After your comments I think the sample size is not a big issue. But like Peter I would be concerned about the missing data and understanding why so many samples have missing information. If your software won't let you fit some data because if missing covariates see which covariates are missing.

If it is just a couple that cause you to lose so much data drop them and then fit the model. Now many observations will enter the model because they will not have missing covariates. Maybe based on what you observed smoking doesn't really have much effect and any relationship you might see with a model that relate smoking to BMI where smoking is the only covariate may be because it is the smoker that drink that tend to be obese. I have seen many a smoker that is pretty thin.

Compare a model that includes smoking, alcohol and an interaction term between the two and also look at a model with alcohol alone. If the more detailed model is not doing much better fit to the same data then maybe it is okay to drop the smoking groups.
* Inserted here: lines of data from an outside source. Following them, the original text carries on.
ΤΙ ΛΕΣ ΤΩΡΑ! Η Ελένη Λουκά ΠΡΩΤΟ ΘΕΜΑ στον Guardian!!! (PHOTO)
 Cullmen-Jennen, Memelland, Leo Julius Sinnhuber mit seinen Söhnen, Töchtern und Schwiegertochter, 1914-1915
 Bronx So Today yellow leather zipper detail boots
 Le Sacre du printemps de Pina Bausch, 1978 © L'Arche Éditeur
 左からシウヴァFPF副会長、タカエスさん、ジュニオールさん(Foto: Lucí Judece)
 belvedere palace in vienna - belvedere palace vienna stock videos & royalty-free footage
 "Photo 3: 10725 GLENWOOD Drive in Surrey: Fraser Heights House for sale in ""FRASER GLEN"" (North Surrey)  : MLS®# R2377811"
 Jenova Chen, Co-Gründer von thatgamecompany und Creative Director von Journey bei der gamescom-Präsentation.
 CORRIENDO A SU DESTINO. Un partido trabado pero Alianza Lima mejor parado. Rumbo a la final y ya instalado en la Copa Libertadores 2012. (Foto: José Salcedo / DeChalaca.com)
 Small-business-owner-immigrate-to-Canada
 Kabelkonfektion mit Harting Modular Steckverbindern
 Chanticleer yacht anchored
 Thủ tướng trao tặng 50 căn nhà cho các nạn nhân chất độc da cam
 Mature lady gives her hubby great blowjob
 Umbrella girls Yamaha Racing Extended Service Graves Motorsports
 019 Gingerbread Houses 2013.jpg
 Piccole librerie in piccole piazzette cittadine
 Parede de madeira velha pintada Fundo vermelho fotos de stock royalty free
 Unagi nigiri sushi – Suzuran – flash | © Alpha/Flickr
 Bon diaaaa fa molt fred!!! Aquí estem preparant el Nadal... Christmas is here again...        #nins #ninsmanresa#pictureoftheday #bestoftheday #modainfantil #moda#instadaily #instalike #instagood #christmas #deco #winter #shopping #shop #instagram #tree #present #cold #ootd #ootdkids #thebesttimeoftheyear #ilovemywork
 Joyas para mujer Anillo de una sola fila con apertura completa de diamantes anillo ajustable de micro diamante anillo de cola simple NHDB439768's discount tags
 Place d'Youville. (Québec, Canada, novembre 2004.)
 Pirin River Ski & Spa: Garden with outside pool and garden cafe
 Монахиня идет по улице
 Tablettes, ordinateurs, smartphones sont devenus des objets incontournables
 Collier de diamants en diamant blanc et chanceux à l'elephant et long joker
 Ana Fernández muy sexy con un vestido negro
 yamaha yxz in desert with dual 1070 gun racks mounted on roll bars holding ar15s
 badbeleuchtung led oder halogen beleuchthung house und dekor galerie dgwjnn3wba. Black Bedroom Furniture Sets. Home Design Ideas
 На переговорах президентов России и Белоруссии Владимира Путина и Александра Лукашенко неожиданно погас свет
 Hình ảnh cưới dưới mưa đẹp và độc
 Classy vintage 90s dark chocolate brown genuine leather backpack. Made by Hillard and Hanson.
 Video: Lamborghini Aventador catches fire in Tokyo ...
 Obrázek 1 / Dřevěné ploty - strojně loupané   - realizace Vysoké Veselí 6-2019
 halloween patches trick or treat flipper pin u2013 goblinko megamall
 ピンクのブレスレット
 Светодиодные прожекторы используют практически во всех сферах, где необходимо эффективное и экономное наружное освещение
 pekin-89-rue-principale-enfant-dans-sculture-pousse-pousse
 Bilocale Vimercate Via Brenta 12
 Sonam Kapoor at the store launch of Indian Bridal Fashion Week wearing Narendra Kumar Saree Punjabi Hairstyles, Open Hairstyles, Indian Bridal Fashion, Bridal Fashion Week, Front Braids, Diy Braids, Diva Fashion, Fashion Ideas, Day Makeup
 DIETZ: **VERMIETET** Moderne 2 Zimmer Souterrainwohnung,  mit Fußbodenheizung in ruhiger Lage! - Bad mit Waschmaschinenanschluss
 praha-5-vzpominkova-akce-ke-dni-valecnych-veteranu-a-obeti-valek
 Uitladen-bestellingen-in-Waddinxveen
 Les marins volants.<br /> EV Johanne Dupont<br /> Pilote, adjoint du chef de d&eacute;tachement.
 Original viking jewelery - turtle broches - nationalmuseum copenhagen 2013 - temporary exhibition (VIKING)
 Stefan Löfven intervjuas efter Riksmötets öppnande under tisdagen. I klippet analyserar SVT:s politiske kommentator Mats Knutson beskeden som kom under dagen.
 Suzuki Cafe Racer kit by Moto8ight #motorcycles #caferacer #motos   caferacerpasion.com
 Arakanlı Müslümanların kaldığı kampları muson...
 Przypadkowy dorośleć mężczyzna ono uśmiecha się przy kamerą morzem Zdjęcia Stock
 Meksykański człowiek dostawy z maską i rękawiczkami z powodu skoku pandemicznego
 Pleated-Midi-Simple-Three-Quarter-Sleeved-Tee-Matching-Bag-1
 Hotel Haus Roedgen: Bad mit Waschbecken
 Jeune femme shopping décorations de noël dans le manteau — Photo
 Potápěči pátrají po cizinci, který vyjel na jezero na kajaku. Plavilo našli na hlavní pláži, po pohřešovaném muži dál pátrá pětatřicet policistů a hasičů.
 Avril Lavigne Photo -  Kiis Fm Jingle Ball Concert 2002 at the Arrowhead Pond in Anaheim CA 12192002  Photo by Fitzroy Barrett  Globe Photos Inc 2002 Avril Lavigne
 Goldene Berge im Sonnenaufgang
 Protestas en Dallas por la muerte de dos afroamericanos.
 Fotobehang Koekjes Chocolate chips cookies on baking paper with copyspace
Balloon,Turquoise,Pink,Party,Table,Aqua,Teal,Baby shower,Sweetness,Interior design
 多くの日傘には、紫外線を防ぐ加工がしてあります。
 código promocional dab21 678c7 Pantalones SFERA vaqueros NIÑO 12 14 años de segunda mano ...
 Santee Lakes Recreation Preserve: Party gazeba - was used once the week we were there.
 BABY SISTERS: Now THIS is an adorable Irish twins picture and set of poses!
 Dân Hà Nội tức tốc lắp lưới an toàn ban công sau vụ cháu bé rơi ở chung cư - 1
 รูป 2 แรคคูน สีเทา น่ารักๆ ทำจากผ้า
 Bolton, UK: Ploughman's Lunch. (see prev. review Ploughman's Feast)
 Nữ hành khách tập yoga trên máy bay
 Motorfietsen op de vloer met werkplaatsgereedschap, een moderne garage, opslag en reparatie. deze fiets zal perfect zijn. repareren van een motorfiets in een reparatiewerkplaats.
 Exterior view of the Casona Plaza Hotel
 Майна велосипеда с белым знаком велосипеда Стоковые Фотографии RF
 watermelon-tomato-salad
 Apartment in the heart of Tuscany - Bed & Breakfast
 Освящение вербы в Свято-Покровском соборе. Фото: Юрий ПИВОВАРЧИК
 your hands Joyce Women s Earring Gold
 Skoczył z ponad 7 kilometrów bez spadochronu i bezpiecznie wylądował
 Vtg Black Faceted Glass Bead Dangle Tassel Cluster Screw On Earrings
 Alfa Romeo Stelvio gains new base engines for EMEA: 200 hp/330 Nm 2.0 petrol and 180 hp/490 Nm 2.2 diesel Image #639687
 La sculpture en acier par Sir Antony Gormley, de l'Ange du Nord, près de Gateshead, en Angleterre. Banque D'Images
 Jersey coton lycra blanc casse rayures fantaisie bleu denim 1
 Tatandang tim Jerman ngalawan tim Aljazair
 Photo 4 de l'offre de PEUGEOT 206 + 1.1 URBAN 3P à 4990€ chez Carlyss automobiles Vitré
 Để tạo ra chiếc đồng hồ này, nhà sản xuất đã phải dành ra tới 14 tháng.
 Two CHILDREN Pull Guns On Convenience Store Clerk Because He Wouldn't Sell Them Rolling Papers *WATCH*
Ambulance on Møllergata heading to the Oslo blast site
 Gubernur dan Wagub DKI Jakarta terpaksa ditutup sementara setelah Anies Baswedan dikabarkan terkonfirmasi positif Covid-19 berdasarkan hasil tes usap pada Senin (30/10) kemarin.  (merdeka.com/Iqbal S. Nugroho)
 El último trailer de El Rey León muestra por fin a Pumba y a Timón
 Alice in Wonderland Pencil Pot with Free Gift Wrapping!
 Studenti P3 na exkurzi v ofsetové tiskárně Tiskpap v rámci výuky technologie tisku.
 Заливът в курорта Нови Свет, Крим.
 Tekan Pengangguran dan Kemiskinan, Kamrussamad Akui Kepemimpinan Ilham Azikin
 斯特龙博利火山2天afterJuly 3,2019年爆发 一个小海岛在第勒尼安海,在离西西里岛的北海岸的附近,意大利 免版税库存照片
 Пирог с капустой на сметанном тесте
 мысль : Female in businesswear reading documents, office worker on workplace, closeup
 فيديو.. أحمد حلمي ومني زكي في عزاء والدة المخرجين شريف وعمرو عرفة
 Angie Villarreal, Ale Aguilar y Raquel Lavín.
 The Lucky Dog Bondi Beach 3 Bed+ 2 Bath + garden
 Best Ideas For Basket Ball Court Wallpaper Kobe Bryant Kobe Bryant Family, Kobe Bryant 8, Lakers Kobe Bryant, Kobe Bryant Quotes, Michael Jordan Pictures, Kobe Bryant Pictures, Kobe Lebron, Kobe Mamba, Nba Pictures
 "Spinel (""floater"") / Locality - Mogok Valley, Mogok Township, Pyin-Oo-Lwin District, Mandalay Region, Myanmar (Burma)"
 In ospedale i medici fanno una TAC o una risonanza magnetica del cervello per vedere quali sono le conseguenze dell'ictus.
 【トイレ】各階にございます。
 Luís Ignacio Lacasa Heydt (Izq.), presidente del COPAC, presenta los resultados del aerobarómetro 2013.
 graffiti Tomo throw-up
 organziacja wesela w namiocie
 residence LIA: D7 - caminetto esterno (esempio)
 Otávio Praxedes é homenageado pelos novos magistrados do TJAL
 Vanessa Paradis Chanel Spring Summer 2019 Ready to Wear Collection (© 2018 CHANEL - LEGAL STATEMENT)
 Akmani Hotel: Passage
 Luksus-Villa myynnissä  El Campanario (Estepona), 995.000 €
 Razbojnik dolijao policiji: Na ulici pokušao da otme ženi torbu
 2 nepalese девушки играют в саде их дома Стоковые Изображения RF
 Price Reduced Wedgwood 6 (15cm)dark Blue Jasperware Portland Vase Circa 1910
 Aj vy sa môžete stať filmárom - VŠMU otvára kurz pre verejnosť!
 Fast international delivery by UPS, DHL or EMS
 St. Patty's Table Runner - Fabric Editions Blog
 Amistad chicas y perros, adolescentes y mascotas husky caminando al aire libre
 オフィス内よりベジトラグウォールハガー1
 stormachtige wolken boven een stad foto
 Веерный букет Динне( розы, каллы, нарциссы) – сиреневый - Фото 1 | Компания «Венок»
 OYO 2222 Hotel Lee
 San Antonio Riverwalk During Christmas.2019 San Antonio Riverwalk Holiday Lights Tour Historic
But before taking any of these recommendation get to understand better why covariates are missing in so many cases. Maybe you can looked at the dropped cases and compare the demographics (gender, age etc) for the fitted sample with what it is for the missing data. There could be bias due to covariate imbalance. Vance Berger's book which I have previously cited here on CV could help you with that.


If I am following you, you are doing one of two things: 1) Controlling for what you are trying to analyze. In the non-smoking group, there can be no association between smoking and BMI (or anything else). 2) Comparing the three groups (non-smokers, ex-smokers, current smokers) somehow, after separating them. I am not sure how you would then find associations: At most you could find different levels of BMI.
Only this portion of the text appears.